Vergleichende Untersuchung der Carabidenfauna auf vegetationsarmen Insel- und Uferflächen am Mittelrhein

Zusammenfassung

Ziel der Arbeit war es, die Bedeutung vegetationsarmer Insel- und Uferbereiche am Oberen Mittelrhein, zwischen Bingen und Lahnstein, als Lebensraum für Laufkäfer (Coleoptera, Carabidae) zu untersuchen. Mit Hilfe von Bodenfallen und Aufsammlungen nach der Quadratmethode wurde von April bis Oktober 1999 die Laufkäferfauna von vier Ufer- und vier Inselflächen erfaßt. Da im Frühjahr ein Hochwasser die Untersuchungsflächen überflutete, mußten die Untersuchungen vom 14. Mai bis 28. Juni 1999 unterbrochen werden.

Während der gesamten Vegetationsperiode wurden 51 Arten mit insgesamt 919 Individuen nachgewiesen.
Die vergleichende Betrachtung der Ufer- und Inselzönosen ergab, daß sich die Carabidenzönosen hauptsächlich in ihrer Besiedlungsdichte unterscheiden. Am Ufer wurden in den Bodenfallen durchschnittlich 10,3 Individuen, auf den Inseln lediglich 2,7 Individuen pro 100 Fangtage erfaßt; die Untersuchungen nach der Quadratmethode bestätigen diesen Eindruck. Die weiterhin auftretenden Abweichungen im Artenspektrum scheinen vor allem in den Standortcharakteristika der Einzelflächen begründet zu sein, und weniger in der Tatsache, daß sich eine der Flächen auf einer Insel befindet und eine andere am Ufer. Die Arten Bembidion punctulatum, B. tetracolum und B. atrocaeruleum bilden sowohl auf den Ufer- als auch auf den Inselstandorten die Gruppe der dominanten Arten. Ufer- und Inselflächen sind in der stark anthropogen überformten Flußlandschaft des Oberen Mittelrheins als Inselhabitate anzusehen.

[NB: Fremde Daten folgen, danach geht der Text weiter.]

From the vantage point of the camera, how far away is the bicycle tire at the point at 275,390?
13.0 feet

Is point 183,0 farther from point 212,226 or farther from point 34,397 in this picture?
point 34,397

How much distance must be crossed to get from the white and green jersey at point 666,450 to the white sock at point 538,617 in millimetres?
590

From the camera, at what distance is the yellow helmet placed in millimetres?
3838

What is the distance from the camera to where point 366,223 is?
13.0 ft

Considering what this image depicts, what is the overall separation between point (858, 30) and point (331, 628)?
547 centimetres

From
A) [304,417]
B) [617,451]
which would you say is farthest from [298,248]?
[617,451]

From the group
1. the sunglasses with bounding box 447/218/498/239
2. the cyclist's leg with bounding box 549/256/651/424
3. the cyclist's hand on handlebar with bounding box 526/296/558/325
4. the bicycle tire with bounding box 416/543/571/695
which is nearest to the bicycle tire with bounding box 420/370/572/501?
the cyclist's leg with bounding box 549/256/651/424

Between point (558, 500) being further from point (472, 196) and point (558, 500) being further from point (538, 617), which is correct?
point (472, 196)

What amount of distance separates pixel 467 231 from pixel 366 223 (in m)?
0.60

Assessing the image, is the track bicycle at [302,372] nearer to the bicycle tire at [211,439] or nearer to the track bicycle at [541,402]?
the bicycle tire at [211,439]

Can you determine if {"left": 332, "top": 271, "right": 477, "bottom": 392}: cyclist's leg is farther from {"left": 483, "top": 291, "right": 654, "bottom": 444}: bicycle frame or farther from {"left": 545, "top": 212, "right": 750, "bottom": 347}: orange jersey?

In den Vergleich der Ufer- und Inselzönosen gingen nur Fangdaten ein, die nach der Überflutung erhoben wurden, da die Fangergebnisse zum Frühjahrsaspekt auf sehr unterschiedlichen Stichprobengrößen basierten. Der Inselabschnitt I2 nimmt aufgrund seines Auwaldcharakters und der Eudominanz der typischen Auenart Limodromus assimilis eine Sonderstellung innerhalb der Untersuchungsflächen ein und wurde somit nicht in die vergleichende Betrachtung mit einbezogen.

Um den Lebensraum "vegetationsarmes Fluß-Kiesufer" zu charakterisieren wurden die Laufkäfer aller Fänge zusammengenommen und anhand ihrer autökologischen Parameter gruppiert. Der hohe Anteil kleiner, flugfähiger Carabiden wurde als Hinweis auf die Instabilität des Lebensraums gedeutet. Als Hauptgrund dafür sind die periodisch auftretenden Hochwasser zu nennen, die den Lebensraum Flußufer von dem eines Seeufers abgrenzen. Neben der Instabilität ist auch Feuchtigkeit ein wichtiger standortbestimmender Faktor im untersuchten Lebensraum.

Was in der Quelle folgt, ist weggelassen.